Class BreakTransliterator

  • All Implemented Interfaces:
    StringTransform, Transform<java.lang.String,​java.lang.String>

    final class BreakTransliterator
    extends Transliterator
    Inserts the specified characters at word breaks. To restrict it to particular characters, use a filter. TODO: this is an internal class, and only temporary. Remove it once we have \b notation in Transliterator.
    • Field Detail

      • insertion

        private java.lang.String insertion
      • boundaries

        private int[] boundaries
      • boundaryCount

        private int boundaryCount
    • Constructor Detail

      • BreakTransliterator

        public BreakTransliterator​(java.lang.String ID,
                                   UnicodeFilter filter,
                                   BreakIterator bi,
                                   java.lang.String insertion)
      • BreakTransliterator

        public BreakTransliterator​(java.lang.String ID,
                                   UnicodeFilter filter)
    • Method Detail

      • getInsertion

        public java.lang.String getInsertion()
      • setInsertion

        public void setInsertion​(java.lang.String insertion)
      • setBreakIterator

        public void setBreakIterator​(BreakIterator bi)
      • handleTransliterate

        protected void handleTransliterate​(Replaceable text,
                                           Transliterator.Position pos,
                                           boolean incremental)
        Description copied from class: Transliterator
        Abstract method that concrete subclasses define to implement their transliteration algorithm. This method handles both incremental and non-incremental transliteration. Let originalStart refer to the value of pos.start upon entry.
        • If incremental is false, then this method should transliterate all characters between pos.start and pos.limit. Upon return pos.start must == pos.limit.
        • If incremental is true, then this method should transliterate all characters between pos.start and pos.limit that can be unambiguously transliterated, regardless of future insertions of text at pos.limit. Upon return, pos.start should be in the range [originalStart, pos.limit). pos.start should be positioned such that characters [originalStart, pos.start) will not be changed in the future by this transliterator and characters [pos.start, pos.limit) are unchanged.

        Implementations of this method should also obey the following invariants:

        • pos.limit and pos.contextLimit should be updated to reflect changes in length of the text between pos.start and pos.limit. The difference pos.contextLimit - pos.limit should not change.
        • pos.contextStart should not change.
        • Upon return, neither pos.start nor pos.limit should be less than originalStart.
        • Text before originalStart and text after pos.limit should not change.
        • Text before pos.contextStart and text after pos.contextLimit should be ignored.

        Subclasses may safely assume that all characters in [pos.start, pos.limit) are filtered. In other words, the filter has already been applied by the time this method is called. See filteredTransliterate().

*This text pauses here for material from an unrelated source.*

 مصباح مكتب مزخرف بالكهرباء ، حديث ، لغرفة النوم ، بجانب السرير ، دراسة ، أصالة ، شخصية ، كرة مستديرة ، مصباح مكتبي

        This method is not for public consumption. Calling this method directly will transliterate [pos.start, pos.limit) without applying the filter. End user code should call transliterate() instead of this method. Subclass code should call filteredTransliterate() instead of this method.

        Specified by:
        handleTransliterate in class Transliterator
        Parameters:
        text - the buffer holding transliterated and untransliterated text
        pos - the indices indicating the start, limit, context start, and context limit of the text.
        incremental - if true, assume more text may be inserted at pos.limit and act accordingly. Otherwise, transliterate all text between pos.start and pos.limit and move pos.start up to pos.limit.
        See Also:
        Transliterator.transliterate(com.ibm.icu.text.Replaceable, int, int)
      • register

        static void register()
        Registers standard variants with the system. Called by Transliterator during initialization.
      • addSourceTargetSet

        public void addSourceTargetSet​(UnicodeSet inputFilter,
                                       UnicodeSet sourceSet,
                                       UnicodeSet targetSet)
        Description copied from class: Transliterator
        Returns the set of all characters that may be generated as replacement text by this transliterator, filtered by BOTH the input filter, and the current getFilter().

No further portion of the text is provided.